Preventing unwanted fetches when using NSFetchedResultsController and fetchBatchSize

This article covers a topic that is extensively covered in my Practical Core Data book. This book is intended to help you learn Core Data from scratch using modern techniques and every chapter features sample apps in SwiftUI as well as UIKit whenever this is relevant.

When you use Core Data in a UIKit or SwiftUI app, the easiest way to do this is through a fetched results controller. In SwiftUI, fetched results controller is best used through the @FetchRequest property wrapper. In UIKit, a fetched results controller can be conveniently set up to provide diffable data source snapshots for your table- or collection view while SwiftUI's @FetchRequest will conveniently update your UI as needed without requiring any extra work.

If you're somewhat knowledgable in the realm of Core Data, you've heard about the fetchBatchSize property.

This property is used to fetch your data in batches to prevent having to fetch your entire result set in one go. When you're dealing with a large data set, this can be a huge win.

However, when you're using a fetched results controller with diffable data sources and you set a fetchBatchSize, you'll find that your fetched results controller will initially fetch all of your data using your specified batch size. In other words, your data will be retrieved immediately using many small fetches. Once you start scrolling through your list, the fetched results controller will fetch your data again. using the specified batch size

Because SwiftUI's @FetchRequest is built on top of NSFetchedResultsController, you'll see the exact same problem manifest in a SwiftUI app that uses @FetchRequest with a fetch request that has its fetchBatchSize set.

In this post, I will briefly explain what the problem is exactly, and I'll show you a solution for a UIKit solution. A solution for SwiftUI will be published in a seperate post.

Understanding the problem

The easiest way to spot a problem like the one I described in the introduction of this post is through Core Data's debug launch arguments so you can see the SQLite statements that Core Data runs to retrieve and save data.

When you enable these launch arguments in an app that uses fetchBatchSize combined with a fetched results controller that provides diffable data source snapshots, you'll notice the following:

1. First, all objectIDs are fetched in the correct order so the fetched results controller (or @FetchRequest which uses a fetched results controller under the hood as far as I can tell) knows the number of items in the result set, and so it knows how to page requests.

Exercises
A - Translate this sentence from the Core Data article above into Spanish: "This property is used to fetch your data in batches to prevent having to fetch your entire result set in one go."
B - In the listing below, retype everything from the line containing "Is point 309,569, as" down to the end of the listing, both ends included. Leave the pictures out.

Supplied records
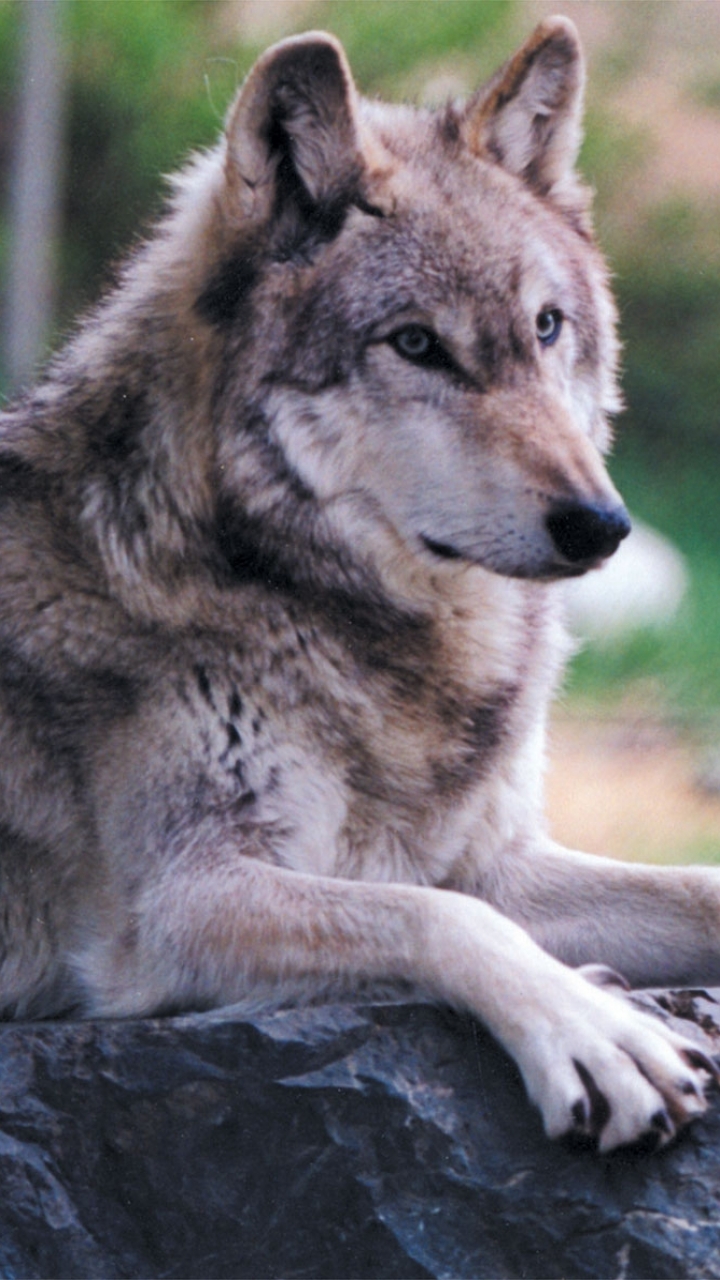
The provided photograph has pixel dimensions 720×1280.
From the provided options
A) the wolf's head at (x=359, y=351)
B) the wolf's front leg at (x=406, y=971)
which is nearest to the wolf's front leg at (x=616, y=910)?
the wolf's front leg at (x=406, y=971)

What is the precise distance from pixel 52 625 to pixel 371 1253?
1.48m

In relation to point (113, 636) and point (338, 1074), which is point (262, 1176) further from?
point (113, 636)

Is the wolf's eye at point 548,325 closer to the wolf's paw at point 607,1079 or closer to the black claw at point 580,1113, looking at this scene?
the wolf's paw at point 607,1079

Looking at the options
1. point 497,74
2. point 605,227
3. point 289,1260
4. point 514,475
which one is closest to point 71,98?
point 605,227

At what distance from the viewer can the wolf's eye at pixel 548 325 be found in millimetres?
3732

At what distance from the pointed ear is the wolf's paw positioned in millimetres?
1974

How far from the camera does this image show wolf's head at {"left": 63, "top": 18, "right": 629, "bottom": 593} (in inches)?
139

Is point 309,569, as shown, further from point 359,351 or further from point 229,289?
point 229,289

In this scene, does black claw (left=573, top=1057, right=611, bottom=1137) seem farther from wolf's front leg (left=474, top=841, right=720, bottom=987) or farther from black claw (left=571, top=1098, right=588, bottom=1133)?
wolf's front leg (left=474, top=841, right=720, bottom=987)

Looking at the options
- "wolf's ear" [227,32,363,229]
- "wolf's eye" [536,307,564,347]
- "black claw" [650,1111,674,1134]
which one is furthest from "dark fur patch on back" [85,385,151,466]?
"black claw" [650,1111,674,1134]

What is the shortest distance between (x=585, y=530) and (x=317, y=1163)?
50.9 inches

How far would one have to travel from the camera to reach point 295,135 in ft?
12.0

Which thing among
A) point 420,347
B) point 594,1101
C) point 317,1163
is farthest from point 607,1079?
point 420,347

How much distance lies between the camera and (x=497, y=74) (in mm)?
4020
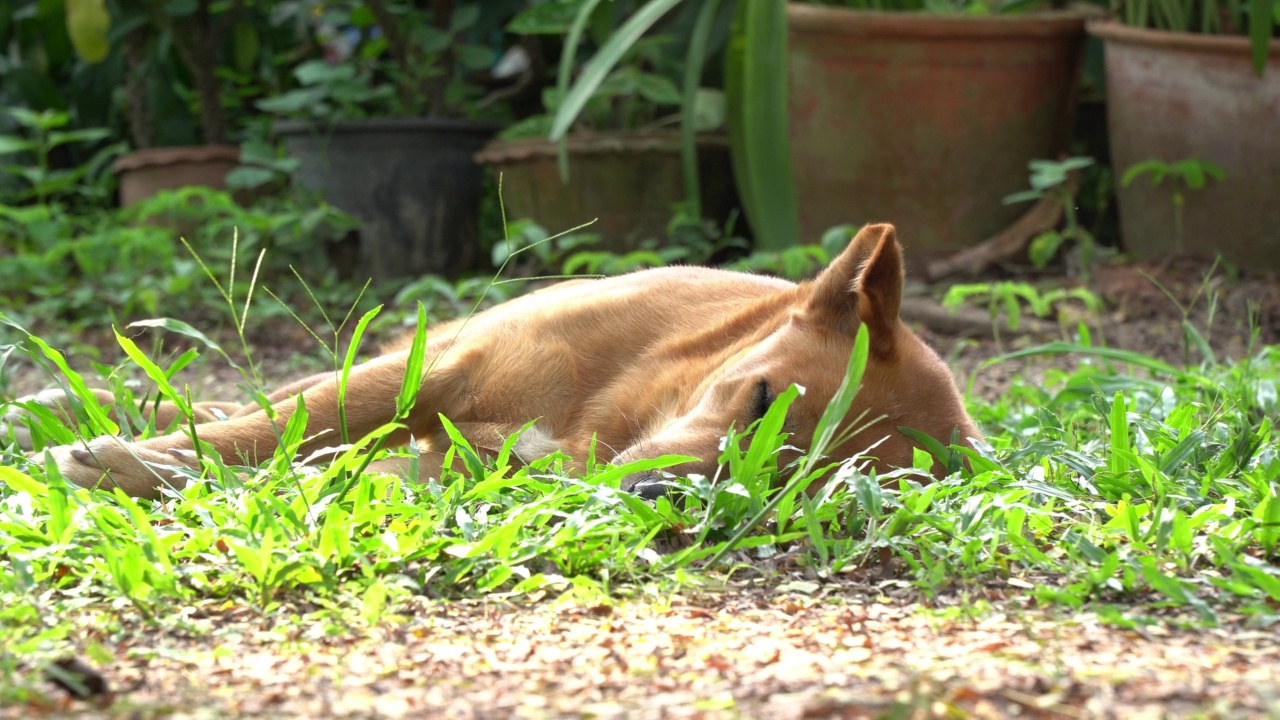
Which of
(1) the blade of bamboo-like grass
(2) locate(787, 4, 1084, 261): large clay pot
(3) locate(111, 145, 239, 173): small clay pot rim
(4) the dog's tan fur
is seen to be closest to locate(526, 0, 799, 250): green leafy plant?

Expected outputs
A - Esta propiedad se usa para obtener tus datos por lotes y así evitar tener que obtener todo tu conjunto de resultados de una sola vez.

B -
Is point 309,569, as shown, further from point 359,351 or further from point 229,289?
point 229,289

In this scene, does black claw (left=573, top=1057, right=611, bottom=1137) seem farther from wolf's front leg (left=474, top=841, right=720, bottom=987) or farther from black claw (left=571, top=1098, right=588, bottom=1133)?
wolf's front leg (left=474, top=841, right=720, bottom=987)

Looking at the options
- "wolf's ear" [227,32,363,229]
- "wolf's eye" [536,307,564,347]
- "black claw" [650,1111,674,1134]
which one is furthest from "dark fur patch on back" [85,385,151,466]?
"black claw" [650,1111,674,1134]

What is the shortest distance between (x=585, y=530) and (x=317, y=1163)?
50.9 inches

How far would one have to travel from the camera to reach point 295,135 in ft?
12.0

Which thing among
A) point 420,347
B) point 594,1101
C) point 317,1163
is farthest from point 607,1079?
point 420,347

How much distance lies between the camera and (x=497, y=74) (in mm)?
4020
Which of
(1) the blade of bamboo-like grass
(2) locate(787, 4, 1084, 261): large clay pot
(3) locate(111, 145, 239, 173): small clay pot rim
(4) the dog's tan fur
is seen to be closest to locate(526, 0, 799, 250): green leafy plant?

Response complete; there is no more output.